Adam Hogue
3/3/16
Considered by some to be the worst generation yet to walk planet earth, “millennials” are categorized as any person born between the years of 1982 and 2004. This group is often considered to be lazy, narcissistic, oversensitive, demanding, unappreciative, out of touch with reality, and uninformed. A 2015 study conducted by the Pew Research Center showed that on average, millennials correctly answered only 7.8 questions out of 12 on a quiz regarding news and current events, the poorest score of any generation.

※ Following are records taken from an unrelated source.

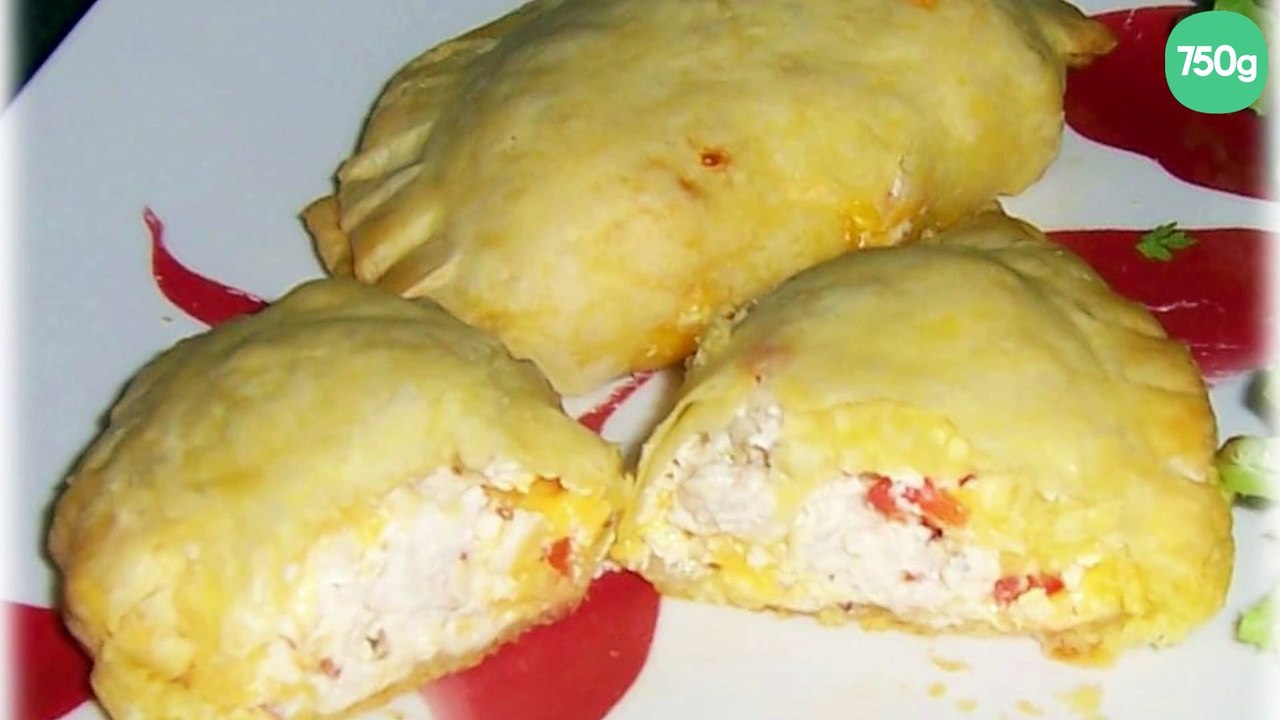 Chaussons poulet, poivron, ricotta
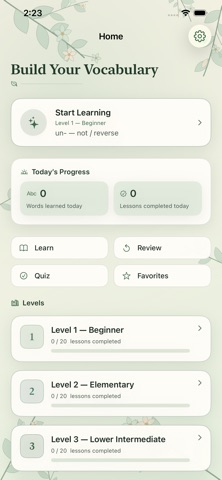 Build English Vocabulary のスクリーンショット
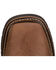 Image #6 - Justin Men's Ames 11" Pull-On Work Boots - Soft Toe, Medium Brown, hi-res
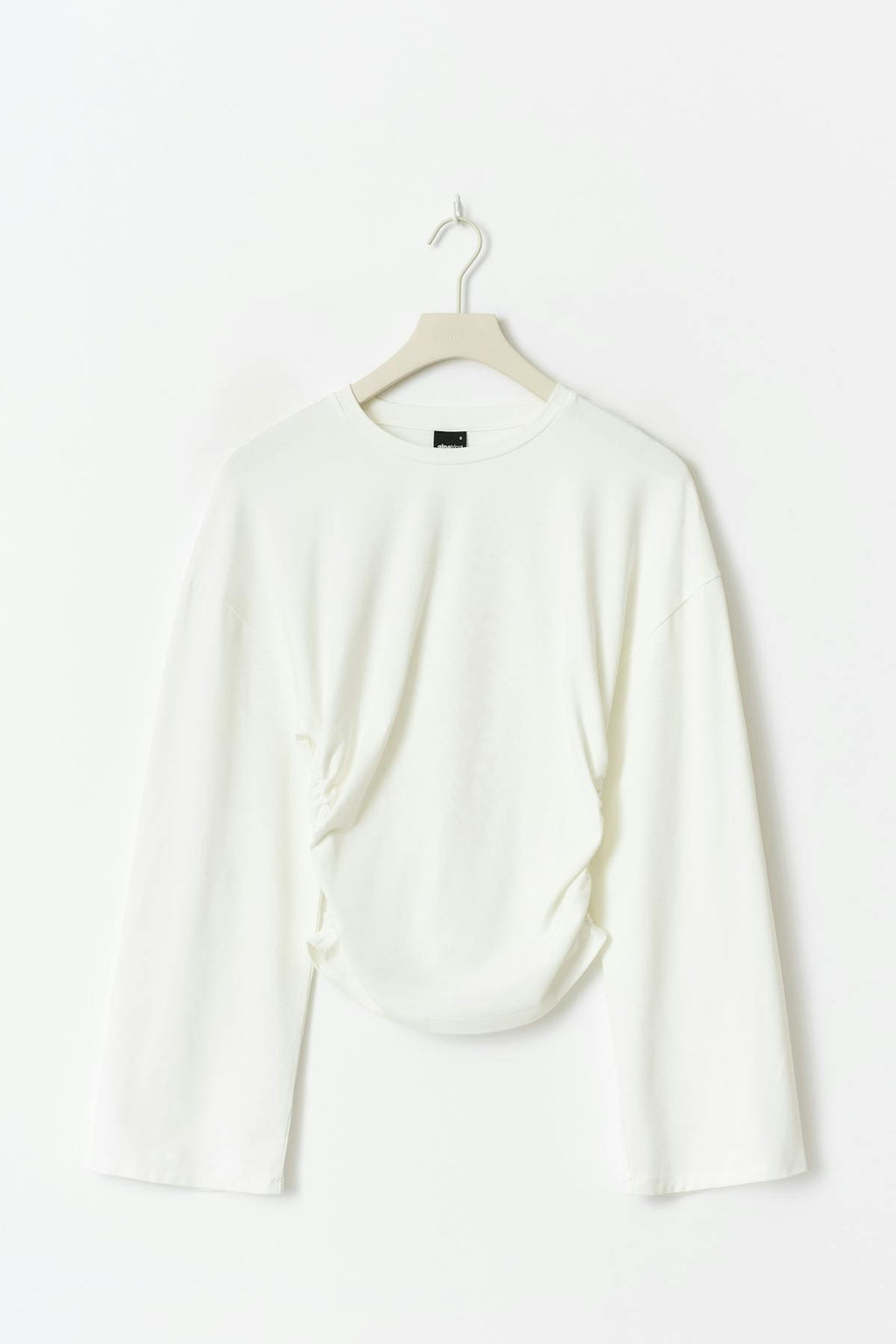 Soft touch wide sleeve top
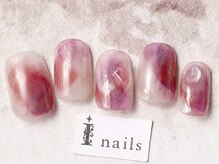 アイネイルズ 渋谷店(I nails)/春色マーブル¥9980[渋谷]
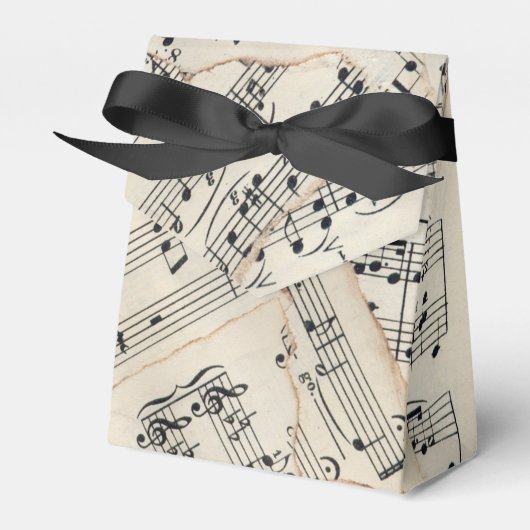 Vintage Notenpapiersammlung Geschenkschachtel (Vorderseite)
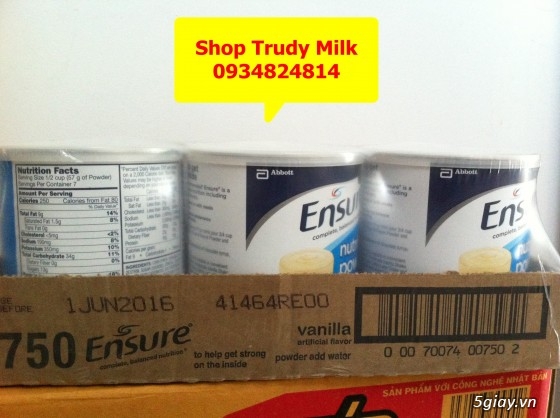 Sữa Ensure và Pediasure của US giá tốt - 2
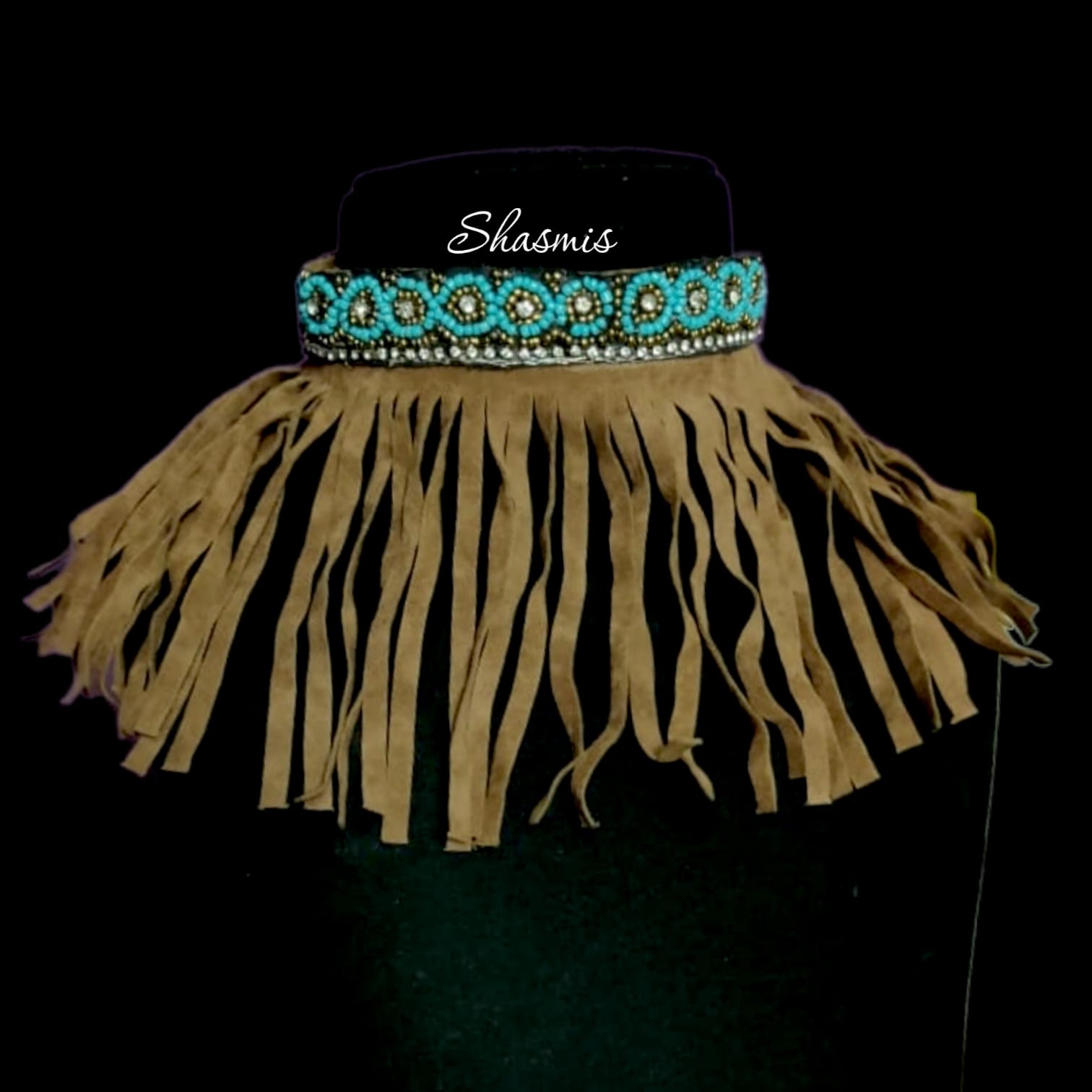 Leasther Fringe Necklace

This could perhaps be due to millennials’ habits and practices. They can often be found either protesting at a rally, criticizing people who do not agree with their ideas (particularly older generations and other cultures), or with their faces buried in their smartphones, constantly tweeting, posting, sharing, liking, and updating, regardless of how insignificant the information.
The effects of millennials’ behavior can be observed anywhere there is a social gathering. Whether at school or at a dinner table, the art of conversation is no more, forever replaced by the false sense of friendship provided by social media. These millennials, this group of insouciant imbeciles, would rather get their friends lists, or number of followers from 1,000 to 1,001, than to make one friend with a genuine face-to-face conversation.
As to be expected, millennials have impacted our society in more ways than just skinny jeans and hipster haircuts. Pop culture routinely adjusts itself to please these mass consumers (disregard that it’s their parents’ money with which they do the consuming). The movie industry has shifted from legitimate plots and storylines with real characters to, “let’s see how many special effects we can create with CGI.” Likewise, nowadays, anyone who can rhyme two words together and put them to a drum machine thinks that he or she is going to be the next great “musician.” Youtube is full of inept halfwits who feel compelled to share their inadequacies with the world, and God forbid anyone attempt tell them the truth about their actual lack of talent; those people are just “haters.”
Perhaps the most alarming aspect of our lives that millennials have polluted with their actions is the way in which we receive our information. The need for studying or reading textbooks for information and answers has been replaced with the internet. Why put the effort into learning or retaining anything noteworthy when an internet search engine can provide limitless amounts of information within seconds? Google’s search engine has successfully replaced Golier’s Book of Knowledge.
Along with this accessibility of immediate answers comes the decline of traditional broadcast media. With this growing age of technology and instant access to information, many millennials rely on their smartphones for news rather than a 9 p.m. broadcast from a local news station. With the option of having alerts sent straight to their phones, the need for regularly scheduled news programs seems to be waning for millennials.
Summer Morgan, a volleyball player at the University of Memphis, still catches the occasional local news broadcast, but said that she does not heavily rely on it for her information.
“I have it set up to get notifications on my phone for news stories,” Morgan said. “I mean, I’ll turn on the TV at night, like the 10 o’clock broadcast when I’m going to sleep, but yeah, for the most part I get it through notifications.”
Travis Offield, a 24 year-old University of Mississippi graduate, falls into the same group as Morgan.
“Most of the time I just don’t have time to sit down and watch the news,” Offield said. “It’s not that I wouldn’t, it’s just more convenient to get that information from my phone than to try and catch an actual program.”
This proposes the question: are millennials killing traditional mass media, or is mass media failing to evolve to meet the needs of the public? As it turns out, millennials are not completely out of touch (with everything). They do not completely disregard the news and current events in the world; they simply receive their information in a nontraditional way.
Mass media has taken steps to address these issues, such as offering live streaming news to users’ smartphones, and if they can somehow continue to stay in conjunction with the needs of the ever-demanding public, or even a step ahead of it, mass media sources may not disappear completely anytime soon.